On the way back, later, the questions would come as to why they couldn’t take Ginger home with them, why they couldn’t hire someone to take care of him, why they couldn’t at least give him some money. John Wilson would answer the best he could.

“Boooooo-oooooossssss!” Ginger suddenly erupted, voice rising as a shout. The boys jumped a bit and giggled. The ever-passing crowd jogged in its course, the loud voice of Ginger bouncing them back as a rock thrown into a lake might scare a school of fish.

John Wilson patted his friend’s shoulder again. “Thirsty, Ginger?” He reached into the pack he brought for his friend and pulled out a bottle of water.

Ginger took the bottle of water and held it to his chest. He squeezed his eyes shut twice and then looked to the heavens. “Oooooohhh… get me some wash, boss. Get me some wash.”

He looked back down at John Wilson and thrust the quickly-sweating bottle toward him. “Boss wanna wash?” He tilted his head like a puppy.

John Wilson looked down, “No thanks, Ginger.”

“Boys wanna wash?” he leaned out and held the bottle around John Wilson toward the two boys.

They shook their heads in unison.

“Okay by me, boss.”  He tucked the bottle under his shirt against his bare stomach. John Wilson glimpsed the white flesh, even in repose stretched tightly over the gaunt frame of his friend. The ever-passing jumble of legs busied themselves in his periphery. A few cars passed. A horn sounded, tinny and hollow as it rang against the towering steel and glass structures. Someone cursed in response.

“My boys here wanted to meet you, Ginger.” Ginger nodded his head and looked straight out.

“And I been meaning to get back down here for awhile myself.”

Ginger kept nodding at a decreasing pace. He looked around as if bored.

The legs continued by. The boys kicked each other playfully.

“Boys, I didn’t tell you about Ginger playing football.”

Ginger stopped nodding and raised his eyebrows. His cat was snuffling around in his shirt and licking the perspiring bottle of cold water. He retreated momentarily, looked at John Wilson and meowed and repositioned himself for better leverage to get at the moisture.

Ginger scratched his chin and rubbed his forefinger and thumb repeatedly into the grizzle.

“1977. October 3rd, if I remember.” John Wilson continued. “Big game against Falcone High. Damn hoity toity kids…” The boys looked up to their dad and then at each other. They smiled in unison at their dad’s use of the word, “damn.”
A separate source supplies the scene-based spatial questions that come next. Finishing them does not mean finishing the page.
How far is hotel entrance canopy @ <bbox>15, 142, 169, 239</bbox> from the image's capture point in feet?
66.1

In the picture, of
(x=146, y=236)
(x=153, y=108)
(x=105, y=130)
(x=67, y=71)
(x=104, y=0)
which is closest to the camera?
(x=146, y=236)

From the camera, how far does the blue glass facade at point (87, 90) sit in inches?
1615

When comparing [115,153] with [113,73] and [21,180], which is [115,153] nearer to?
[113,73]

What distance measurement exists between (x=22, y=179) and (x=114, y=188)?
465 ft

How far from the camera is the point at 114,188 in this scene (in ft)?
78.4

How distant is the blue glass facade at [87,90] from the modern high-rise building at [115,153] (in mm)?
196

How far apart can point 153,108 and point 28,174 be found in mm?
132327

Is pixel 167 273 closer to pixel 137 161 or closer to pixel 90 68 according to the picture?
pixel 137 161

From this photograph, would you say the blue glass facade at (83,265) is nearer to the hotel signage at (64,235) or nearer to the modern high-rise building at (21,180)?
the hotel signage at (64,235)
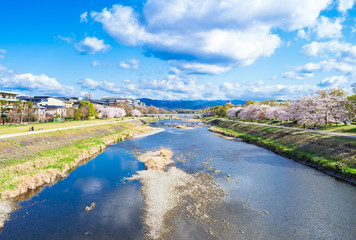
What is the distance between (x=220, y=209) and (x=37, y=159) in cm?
2740

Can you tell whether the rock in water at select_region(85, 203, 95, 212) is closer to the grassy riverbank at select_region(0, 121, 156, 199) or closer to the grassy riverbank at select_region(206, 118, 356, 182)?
the grassy riverbank at select_region(0, 121, 156, 199)

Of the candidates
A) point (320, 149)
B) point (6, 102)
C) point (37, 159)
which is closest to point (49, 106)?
point (6, 102)

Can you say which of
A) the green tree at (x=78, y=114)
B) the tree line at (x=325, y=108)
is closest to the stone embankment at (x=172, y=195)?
the tree line at (x=325, y=108)

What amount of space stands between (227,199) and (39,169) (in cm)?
2529

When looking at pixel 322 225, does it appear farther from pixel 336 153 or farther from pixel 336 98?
pixel 336 98

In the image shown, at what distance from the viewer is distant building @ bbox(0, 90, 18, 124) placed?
63.9 metres

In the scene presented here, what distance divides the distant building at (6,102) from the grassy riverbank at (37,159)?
35428 millimetres

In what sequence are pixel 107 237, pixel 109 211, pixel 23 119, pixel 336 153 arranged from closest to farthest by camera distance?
1. pixel 107 237
2. pixel 109 211
3. pixel 336 153
4. pixel 23 119

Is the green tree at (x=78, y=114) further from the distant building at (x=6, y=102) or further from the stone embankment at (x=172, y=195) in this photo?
the stone embankment at (x=172, y=195)

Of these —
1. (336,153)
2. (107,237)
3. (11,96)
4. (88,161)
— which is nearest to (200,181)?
(107,237)

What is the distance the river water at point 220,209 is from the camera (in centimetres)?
1523

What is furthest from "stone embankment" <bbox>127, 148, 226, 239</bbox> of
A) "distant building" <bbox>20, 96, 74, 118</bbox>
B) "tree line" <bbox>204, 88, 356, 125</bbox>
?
"distant building" <bbox>20, 96, 74, 118</bbox>

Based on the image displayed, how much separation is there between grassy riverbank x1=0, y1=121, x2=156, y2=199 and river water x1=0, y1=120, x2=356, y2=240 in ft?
7.03

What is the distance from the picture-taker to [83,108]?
300ft
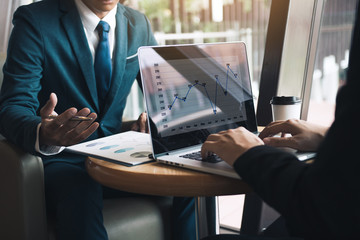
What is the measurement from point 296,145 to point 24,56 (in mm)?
1024

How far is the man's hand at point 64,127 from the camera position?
3.62 ft

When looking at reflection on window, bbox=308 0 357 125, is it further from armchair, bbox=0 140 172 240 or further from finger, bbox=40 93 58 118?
finger, bbox=40 93 58 118

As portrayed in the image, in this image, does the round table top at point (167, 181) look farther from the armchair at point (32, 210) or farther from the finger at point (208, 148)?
the armchair at point (32, 210)

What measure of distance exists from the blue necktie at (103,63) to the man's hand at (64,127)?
1.50 feet

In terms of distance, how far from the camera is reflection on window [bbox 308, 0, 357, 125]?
245 cm

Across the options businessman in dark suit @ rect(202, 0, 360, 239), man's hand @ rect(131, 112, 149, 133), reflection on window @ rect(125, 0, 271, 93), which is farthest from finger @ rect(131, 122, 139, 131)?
reflection on window @ rect(125, 0, 271, 93)

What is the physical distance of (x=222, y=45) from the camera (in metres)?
1.24

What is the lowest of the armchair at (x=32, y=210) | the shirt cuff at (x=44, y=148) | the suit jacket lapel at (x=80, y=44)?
the armchair at (x=32, y=210)

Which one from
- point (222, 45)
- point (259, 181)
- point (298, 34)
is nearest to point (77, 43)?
point (222, 45)

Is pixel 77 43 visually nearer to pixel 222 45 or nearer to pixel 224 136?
pixel 222 45

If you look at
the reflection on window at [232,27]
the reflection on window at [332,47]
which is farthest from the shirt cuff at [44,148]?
the reflection on window at [232,27]

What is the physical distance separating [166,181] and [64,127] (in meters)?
0.34

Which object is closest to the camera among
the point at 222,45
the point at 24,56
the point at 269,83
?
the point at 222,45

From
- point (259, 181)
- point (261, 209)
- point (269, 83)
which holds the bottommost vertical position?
point (261, 209)
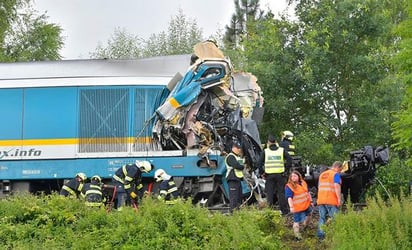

Ginger looked away, took in a big breath that raised his shoulders, held it and exhaled just as big a sigh, his shoulders melting back into his tshirt. He patted his knees with open palms.

“Ginger here passed for 212 yards that night, boys. Ran for another 82, most of those on his own. Our line was shot.” John Wilson laughed. “I sure wasn’t any help.”

Ginger jutted out his chin and said, “Wash.” He rocked in place and rubbed his face.

John Wilson looked up at him.’

“Do you remember, Ginger?”

Ginger patted the bottle and pushed his cat away.


John Wilson looked back at the ground, wishing it were true. Wishing his friend could remember. Years before whatever it was had stolen his mind. He poked between his drawn up knees at a loose rock.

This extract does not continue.